[What you should do]: The answer should be an exact repeat of the stretch of material below from the line containing "[citizen-science consensus label]" through the line containing "United States, site archbold_FL-07.".

[Input for this task]:
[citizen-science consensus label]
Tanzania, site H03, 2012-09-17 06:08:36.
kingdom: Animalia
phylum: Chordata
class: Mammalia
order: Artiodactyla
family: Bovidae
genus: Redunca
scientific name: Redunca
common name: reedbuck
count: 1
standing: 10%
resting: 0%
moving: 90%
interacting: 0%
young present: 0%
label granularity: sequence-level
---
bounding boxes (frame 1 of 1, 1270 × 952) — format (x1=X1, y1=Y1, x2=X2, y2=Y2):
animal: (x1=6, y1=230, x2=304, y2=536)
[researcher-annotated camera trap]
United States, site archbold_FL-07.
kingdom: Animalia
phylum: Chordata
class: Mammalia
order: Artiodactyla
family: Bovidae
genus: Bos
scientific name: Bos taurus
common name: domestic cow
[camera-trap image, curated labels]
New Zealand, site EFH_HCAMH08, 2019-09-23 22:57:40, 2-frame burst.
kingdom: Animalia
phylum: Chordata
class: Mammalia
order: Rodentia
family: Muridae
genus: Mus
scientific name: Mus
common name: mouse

* * *

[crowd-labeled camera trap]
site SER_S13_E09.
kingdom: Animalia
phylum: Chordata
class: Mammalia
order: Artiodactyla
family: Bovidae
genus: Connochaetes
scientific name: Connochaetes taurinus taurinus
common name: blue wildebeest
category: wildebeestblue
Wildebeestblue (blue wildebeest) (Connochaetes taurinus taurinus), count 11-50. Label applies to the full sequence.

==

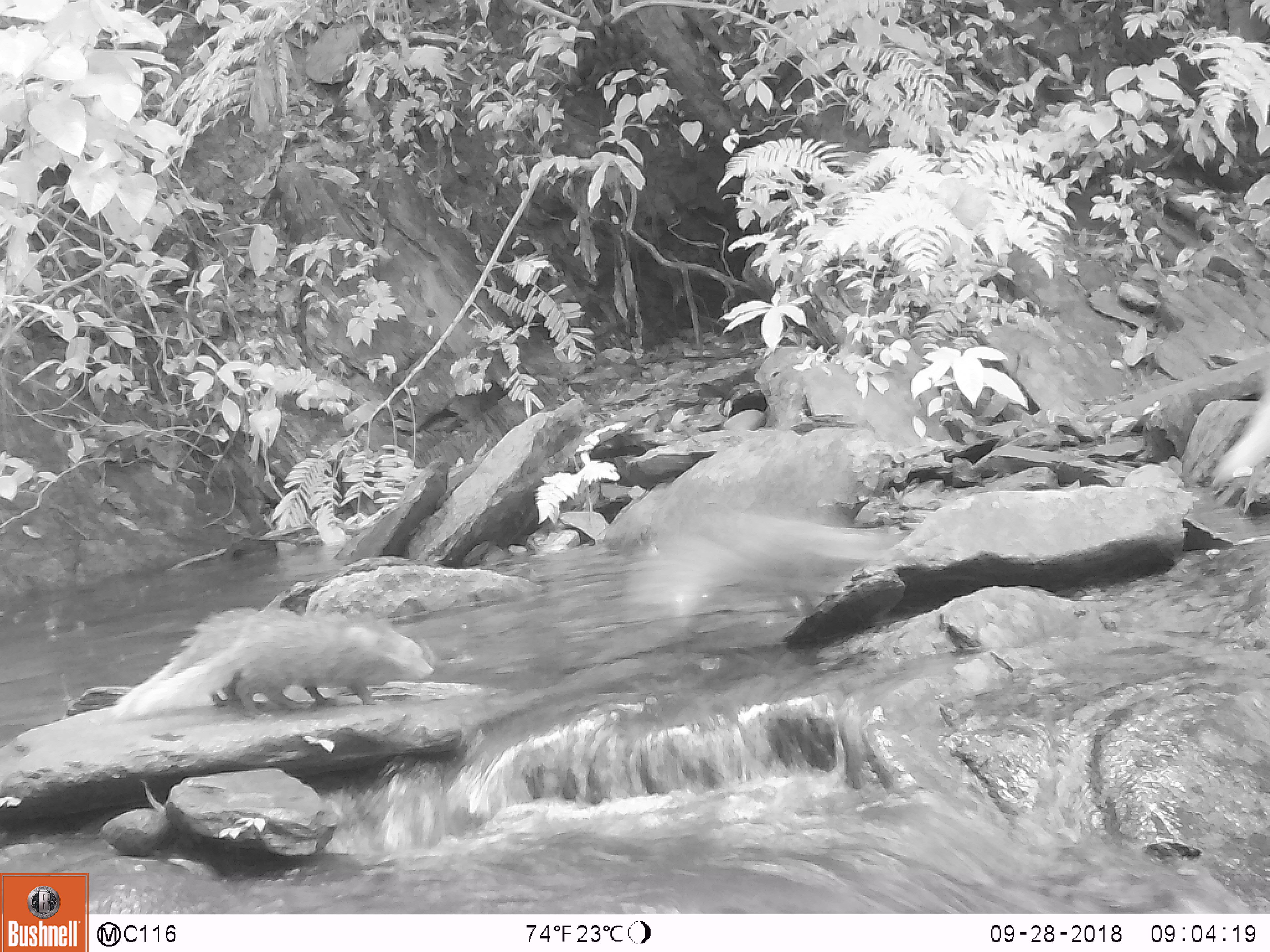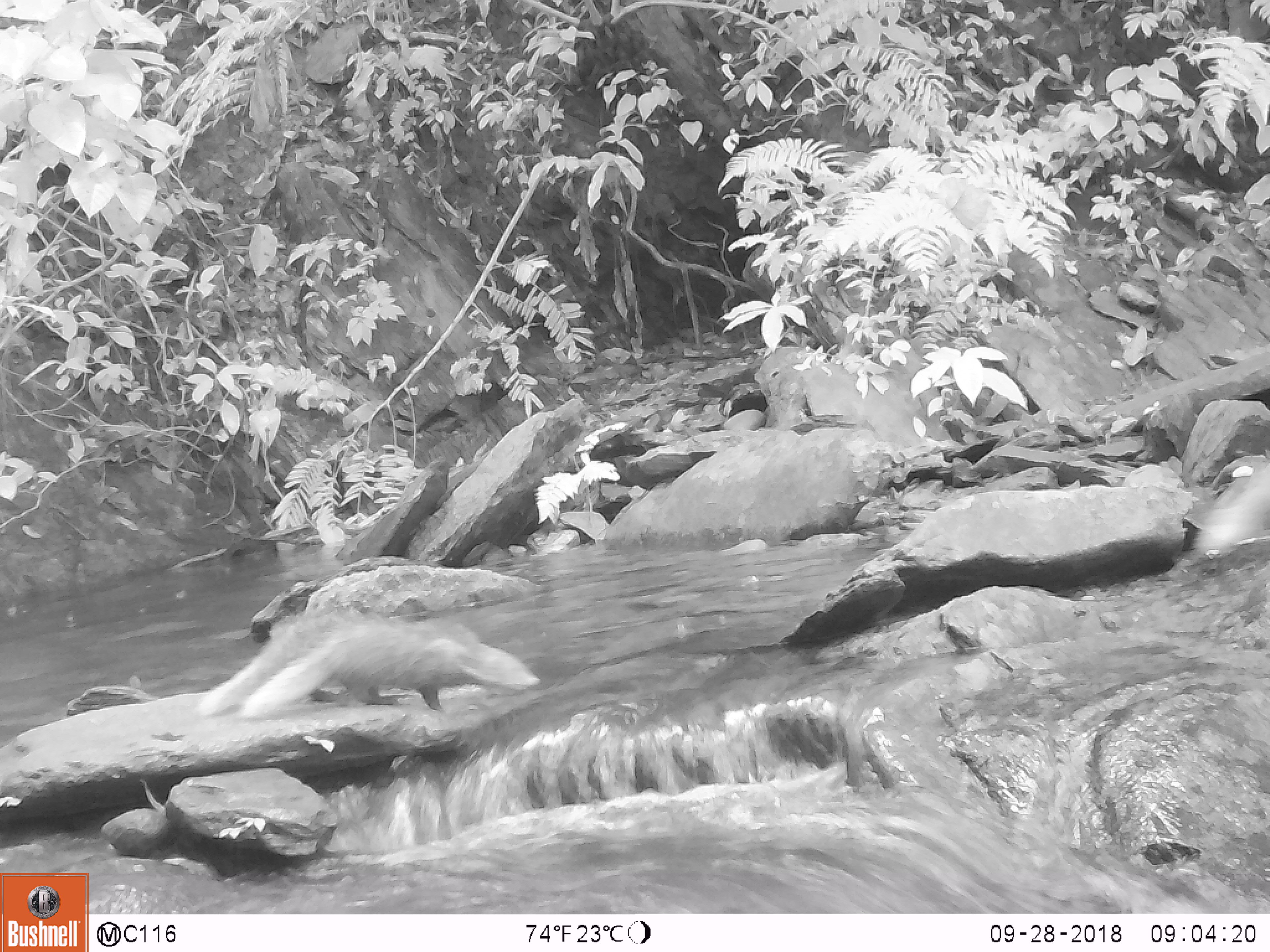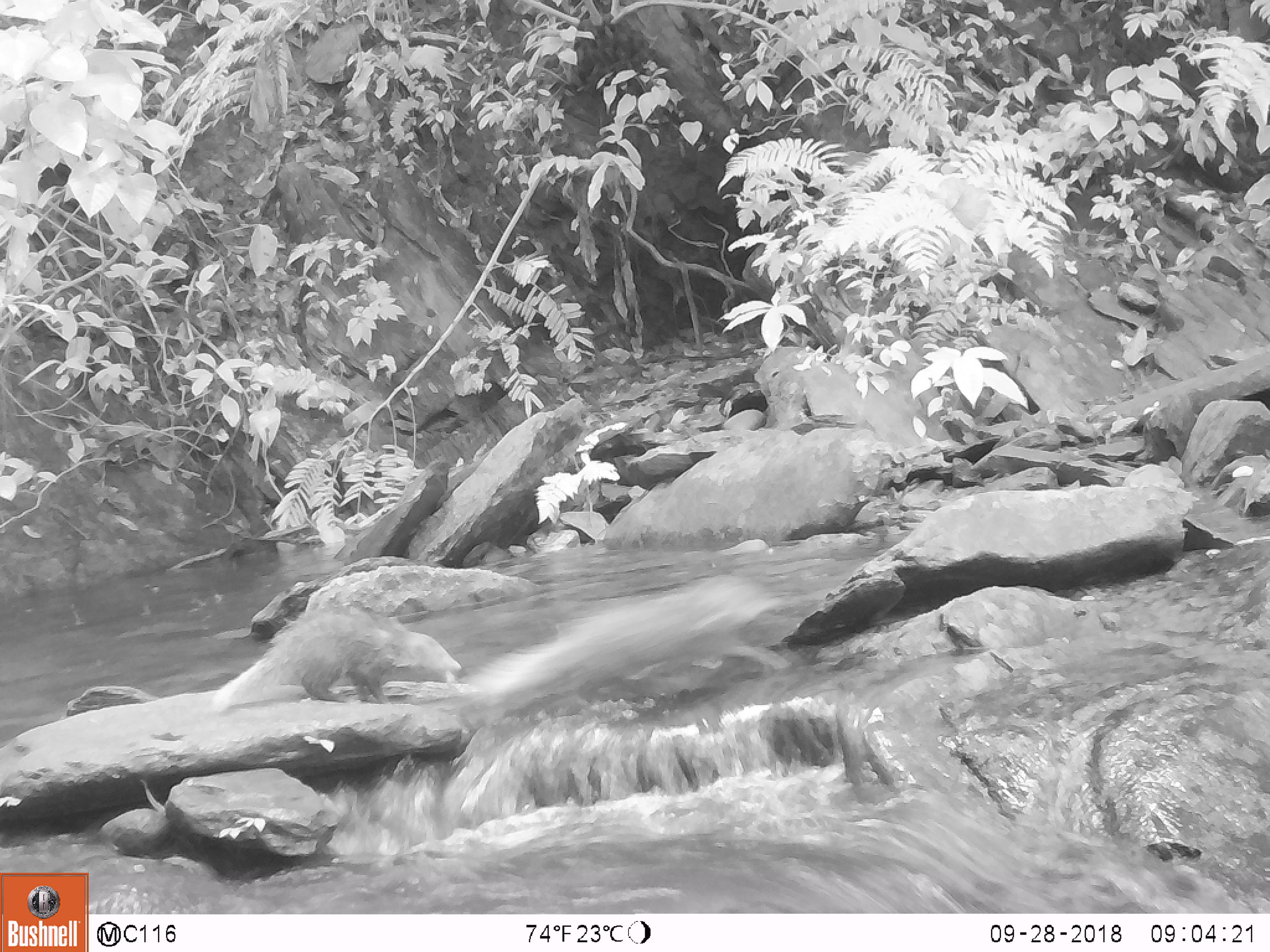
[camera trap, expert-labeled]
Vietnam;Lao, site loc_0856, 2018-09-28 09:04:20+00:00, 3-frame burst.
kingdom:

[Answer space]:
[citizen-science consensus label]
Tanzania, site H03, 2012-09-17 06:08:36.
kingdom: Animalia
phylum: Chordata
class: Mammalia
order: Artiodactyla
family: Bovidae
genus: Redunca
scientific name: Redunca
common name: reedbuck
count: 1
standing: 10%
resting: 0%
moving: 90%
interacting: 0%
young present: 0%
label granularity: sequence-level
---
bounding boxes (frame 1 of 1, 1270 × 952) — format (x1=X1, y1=Y1, x2=X2, y2=Y2):
animal: (x1=6, y1=230, x2=304, y2=536)
[researcher-annotated camera trap]
United States, site archbold_FL-07.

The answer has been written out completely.